The Malibu Golf Club is finally emerging from the financial muck of the recession. The 650-acre property sold for $30.5 million to Chinese company Shinhan Golden Faith International Development Ltd. after being in the hands of a court-appointed receiver.
Former Lehman Brothers Chief Executive Dick Fuld and some partners purchased the site in 2006 for $32.8 million and borrowed millions to restore the site, nestled in the Santa Monica Mountains. The venture crumbled under debt amid the recession and the partnership, Malibu Associates, was forced to file twice for bankruptcy, first in 2009 and then in 2015.
Bill Hoffman, chief executive of property management firm Trigild, the receiver, said he vetted numerous offers, including a handful from the property’s former owners and investors, but was looking for a buyer who could quickly and reliably pay the full amount in cash. Shinhan fit the bill – even if the transaction required a series of interpreters and 3 a.m. phone calls.

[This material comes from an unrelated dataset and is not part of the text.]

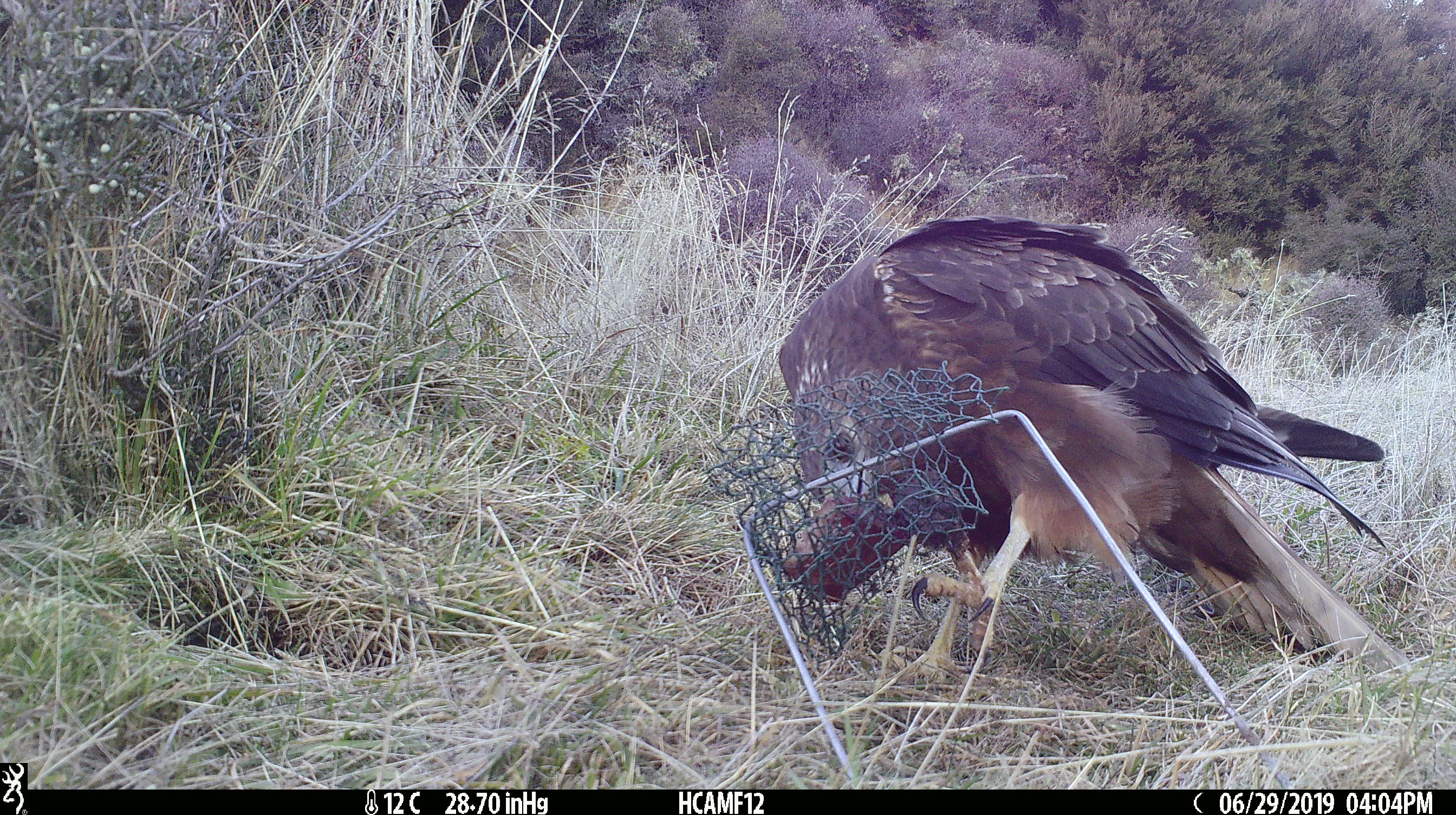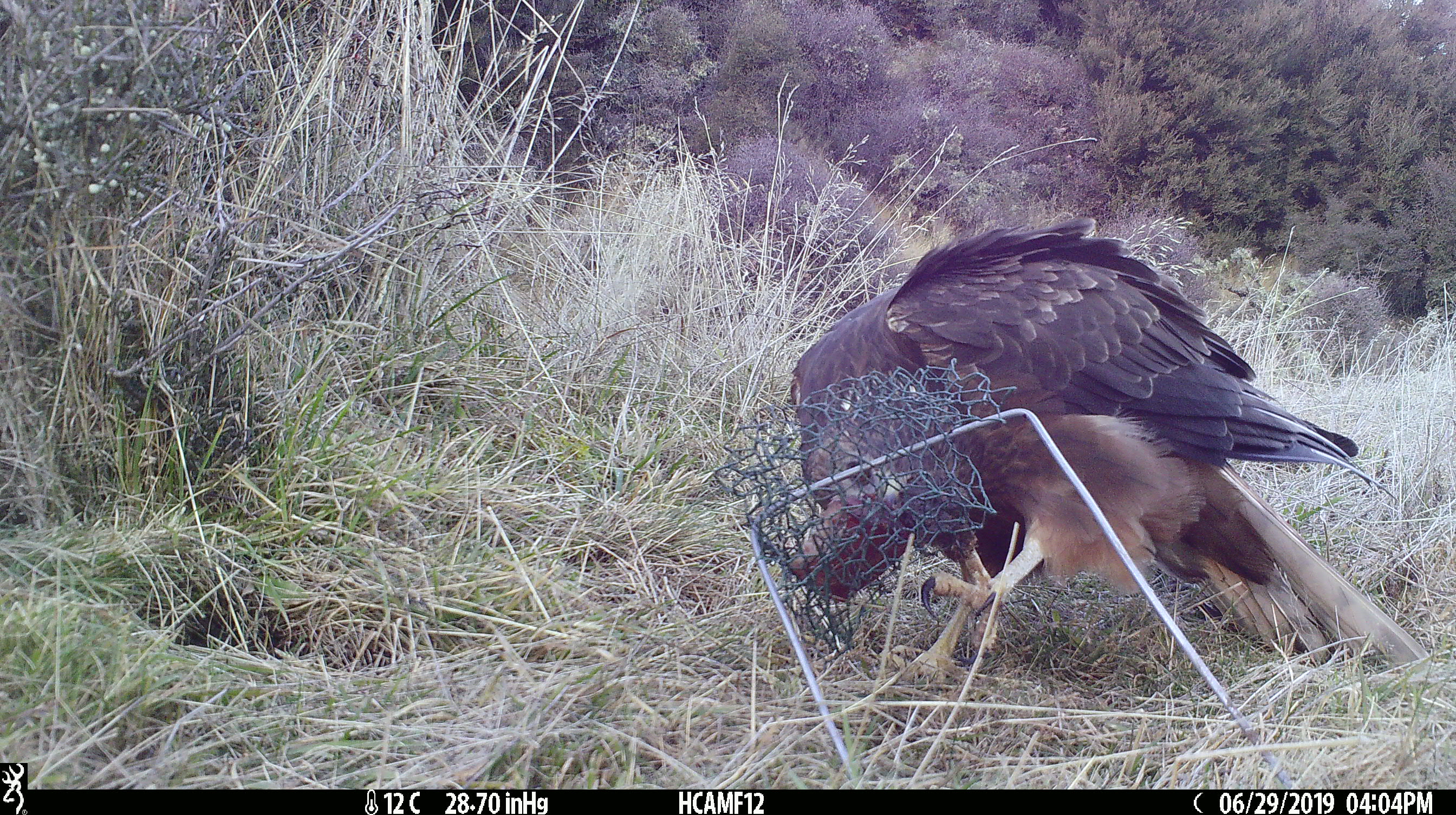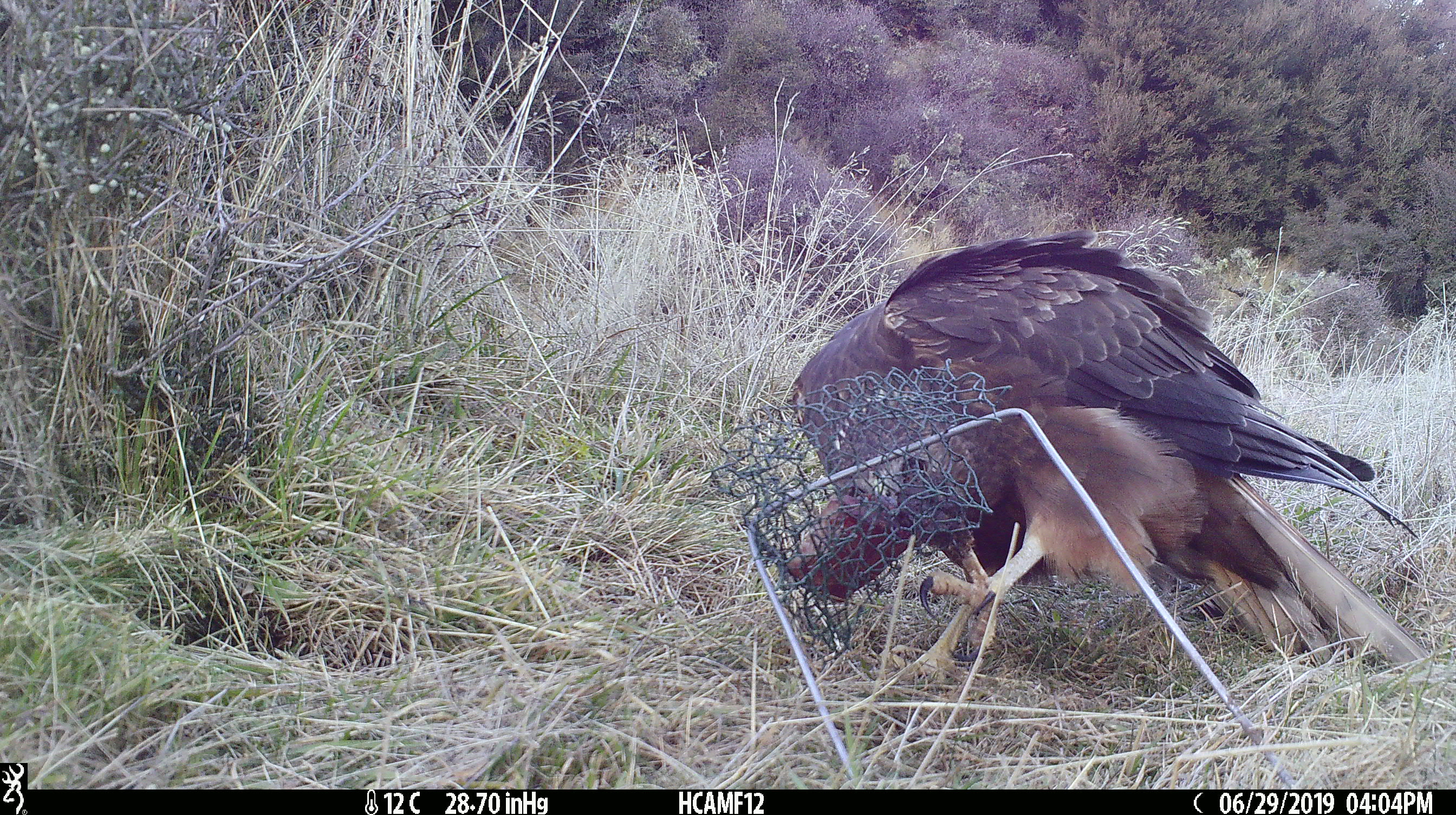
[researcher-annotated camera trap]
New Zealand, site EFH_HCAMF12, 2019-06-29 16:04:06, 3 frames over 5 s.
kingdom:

The company did not disclose its plans for the site, but is thought to be considering several options, including renovating the putting greens or building homes.

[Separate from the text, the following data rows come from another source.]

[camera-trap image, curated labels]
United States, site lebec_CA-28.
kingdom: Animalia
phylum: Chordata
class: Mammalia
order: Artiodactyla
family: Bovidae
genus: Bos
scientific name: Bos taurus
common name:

A team at Beverly Hills brokerage Kennedy Wilson led by Fred Cordova marketed the property, snagging a price higher than initially expected for the much neglected swath of land.
“I keep hearing in the back of my head, ‘650 acres with a Malibu address,’” Hoffman said, describing the potential appeal of the site once a new buyer spruces it up. “Everyone was happy.”
As soon as Beverly Hills developer Palisades Capital Partners announced plans in July to demolish a chunk of the former Metropolitan Water District building just outside of downtown, historic architecture buffs sent up the alarm. A petition being circulated by Yuval Bar-Zemer of Linear City Development has garnered 300 signatures advocating for the city to designate the 53-year-old building a historic cultural monument.
“The majority of the people that responded are in a state of disbelief that a developer would even consider throwing the wrecking ball on the building,” Bar-Zemer said via email.
He bought a ’70s-era portion of the long-neglected site in 2011 for $6.8 million and transformed the office – designed by acclaimed modernist architect William Pereira – into luxury apartments called the Elysian.
He had been in the running to buy the rest of the site but was outbid last year by Palisades, which paid $30 million for the 5.25-acre site then occupied by a church.
Palisades said it aims to press ahead with its original plan to construct a mixed-use project.
“Leading experts have determined that our property lacks any historical integrity,” the company said in a statement.
The Cultural Heritage Commission will vote on the matter Sept. 15. If it approves the application, the Los Angeles City Council has the final say. But monument status will not necessarily save it – only require extra reviews and approvals.
The Los Angeles City Council flashed Hudson Pacific Properties the green light to build a 15-story office building in Brentwood, marking yet another blow to activist groups that oppose megadevelopments in the area.
Council members voted unanimously, with one absent, last week to approve the project, which would put 274,000 square feet of office space and 26,000 square feet of retail at 5901 Sunset Blvd. During the three-year planning process, Hudson agreed to cut back on ground-floor square footage to allow pedestrian space and lowered the height from an originally planned 18 stories. The San Francisco-based company aims to begin construction early next year, according to a representative.
The Hollywood-based AIDS Healthcare Foundation led the charge to halt the project, saying that it would create noise and gridlock by being too large for the site. That’s been its same objection to various other neighborhood projects, including the Palladium Residences down the street, slated to be two 28-story towers with 730 residences.
After Palladium developer Crescent Heights won City Council approval in March, AHF sued the company and the city. AHF, meanwhile, is a major backer of a proposed ballot measure called the Neighborhood Integrity Initiative. It would impose a two-year moratorium on any project requiring a zoning change, height district change, or amendment to the General Plan in order to build at a bigger size or greater density than otherwise allowed. It would also require city planners to review and update the General Plan every five years. The initiative recently garnered enough signatures to land on the March ballot.
Hudson is already seizing on the allure of Hollywood with its 14-story Icon building on Sunset, slated for completion by the end of the year. Netflix in February signed a lease for the full building at 323,000 square feet.